He gives all the credit for the event to Matlock. "I just show up. He does all the heavy lifting and then gives us all the glory, which is typical of him."

Leigh doesn't just come to the event, he gets his friends from the Nashville Songwriters Hall of Fame to join him. "It wasn't difficult to get them to come. They were glad to get away from their wives," Leigh jokes. "First of all they're my friends, and they're the most talented men I ever met, and they're in the Hall of Fame. To get to that position you have to be a hard worker and not shy away from it.

"I just asked them to come. I said, ""This festival has my name on it boys, and it would be really embarrassing if you say no.' So they said "we'll help you.'"

And help they did. "I'd never seen six hall of famers sing together on one stage. This is my 40th year in the business, and I've never seen it before, and it will happen again this year. Usually you don't have all hall of famers, because they're very busy, and they're not asked. But I asked.

"It's history making. Last year 21 No. 1 songs were sung in a row. The audience went nuts. They came out of their seats. They mobbed us. After it was over, there wasn't enough left of Tony Arata to make a good taco," he laughs. "Usually they just walk right by the songwriters – except for David Matlock – he honors us like no one else. It made me feel like $10 million."

This year, in addition to the concert and songwriting contest, there will be two songwriting workshops. Leigh will teach one of them; it isn't certain yet who will teach the second. "We're excited to meet the songwriters," Leigh says. "We'll be able to spend a lot of time with them during these workshops."

Leigh's songwriting began when he was a child. "When I was young, I needed a way to express myself. I had four fathers and three mothers by the time I was 15. It was kind of painful, and music was my way to vent that and get it out of my system, and it made me very happy. It was the first time that shy, little Richard got some positive attention (I got lots of "go live somewhere else'). When I was writing songs, I was in sync with the world, and it just felt great. I'd found myself, and then I went to Abingdon. That's where my musical career began – at VHCC. I studied theatre arts there. I've never studied music. I tried to get into several music schools in the north, and they turned me down. Twenty-five years later, they invited me to come and speak to them on the craft of songwriting." He went and didn't tell them they'd turned him down for admission.

+++++

- **AIM 1**
According to the songwriter article, how many No. 1 songs were sung in a row last year?
- **AIM 2**
Reproduce the songwriter article from "Leigh doesn't just" up to and including "But I asked.".

- **INFORMATION PROVIDED**
+++++

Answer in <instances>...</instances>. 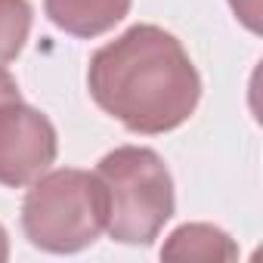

+++++

- **RESULT 1**
21

- **RESULT 2**
Leigh doesn't just come to the event, he gets his friends from the Nashville Songwriters Hall of Fame to join him. "It wasn't difficult to get them to come. They were glad to get away from their wives," Leigh jokes. "First of all they're my friends, and they're the most talented men I ever met, and they're in the Hall of Fame. To get to that position you have to be a hard worker and not shy away from it.

"I just asked them to come. I said, ""This festival has my name on it boys, and it would be really embarrassing if you say no.' So they said "we'll help you.'"

And help they did. "I'd never seen six hall of famers sing together on one stage. This is my 40th year in the business, and I've never seen it before, and it will happen again this year. Usually you don't have all hall of famers, because they're very busy, and they're not asked. But I asked.